But what I particularly liked about the novel was the theme that our choices make a difference. Even though we do not get mulligans on our lives, we do get choices, and the idea that it behooves us to take them seriously lends some gravity to the book's premise.

Jack Gilbert, _Collected Poems_ (2)

HAVING ENJOYED MY tour through the collected Gilbert, I started wondering how active an influence he is in contemporary American poetry. He never seemed to be making any effort to influence; after a splashy arrival as a Yale Younger Poet and (as Carla Blumenkranz has reminded us) one of Gordon Lish's protégées, he tended to lie low. One gets the feeling that poets of succeeding generations read him, though. At least, his name comes up when I talk to under-40s--not as often as, say, Jack Spicer's, but more often than, say, Hayden Carruth's.

But I wouldn't say I hear Gilbert in the poetry of the under-40s, the way one can often hear Tate or Ashbery.

Still...is there a way to be an inaudible, invisible influence? There are great poets who make terrible influences--Yeats, Eliot, Lowell, Berryman, Dickinson, Hopkins--because their voices are so distinctive that one can't sound like them without sounding too like them, I think, without seeming to be too deeply within their shadow.

There are other poets--I am going to go with Elizabeth Bishop as prime example here, but I think George Herbert as well, George Oppen...maybe even Pound, odd as that sounds--from whom one can learn a great deal about poetic energy, whose tactics are acquirable, whose example can be profitably absorbed without overwhelming the influenced poet's voice.

I think Gilbert might be one of those.  He does, as David Orr mentioned in his view of this book, have his favorite stage properties, the sea, the moon, light, but these are hardly exclusive trademarks; likewise, his tendency to make pronouncements is widely enough shared that dropping in a few "We..." statements wouldn't strike anyone as borrowing from Gilbert.
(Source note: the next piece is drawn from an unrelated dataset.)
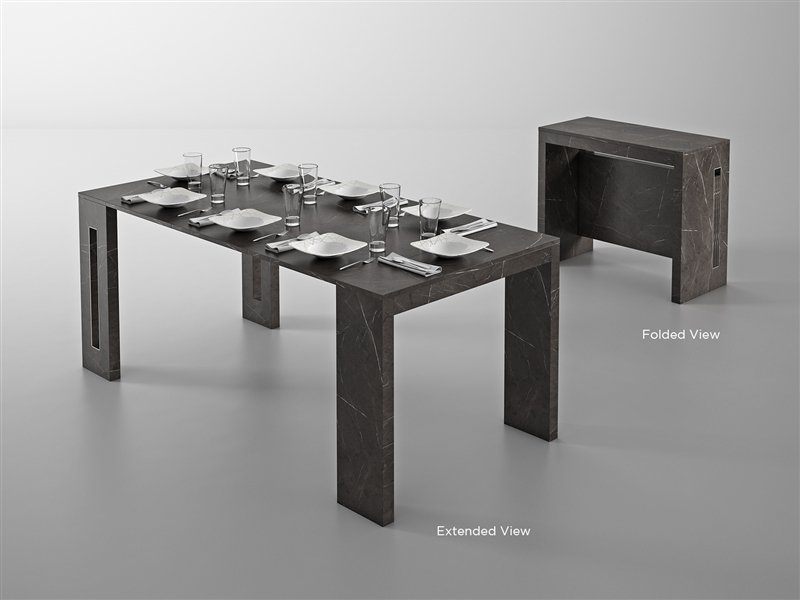 Elasto Extendable Console Dining Table  from Casabianca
A lot of what he typically does well are just good moves--the surprising turn that ends up making perfect sense, the quick hop from colloquial looseness to terminological precision, the balance of honesty and tact. You could learn a lot from Gilbert without ever too sharply resembling him.  I hope poets keep reading him.

Wednesday, June 17, 2015

Jack Gilbert, _Collected Poems_ (1)

I THINK I bought this about the time he died--it hadn't been out long. I had read Refusing Heaven about the time it came out and had vague plans to read some of his other poetry, but had not gotten around to it, so a collected edition plus his passing seemed to be a fitting occasion.  I actually opened it about a year ago and just got to the last page today.

A few years ago, Cole Swenson and David St. John published an anthology called American Hybrid, collecting examples of narrative/representational poets who were capable of going to their left towards avant-garde experimentation, and avant-garde poets who were capable of going to their right towards narration and description. Gilbert was not in the anthology--it mainly included poets younger than he--but he might have deserved a place in it, I think.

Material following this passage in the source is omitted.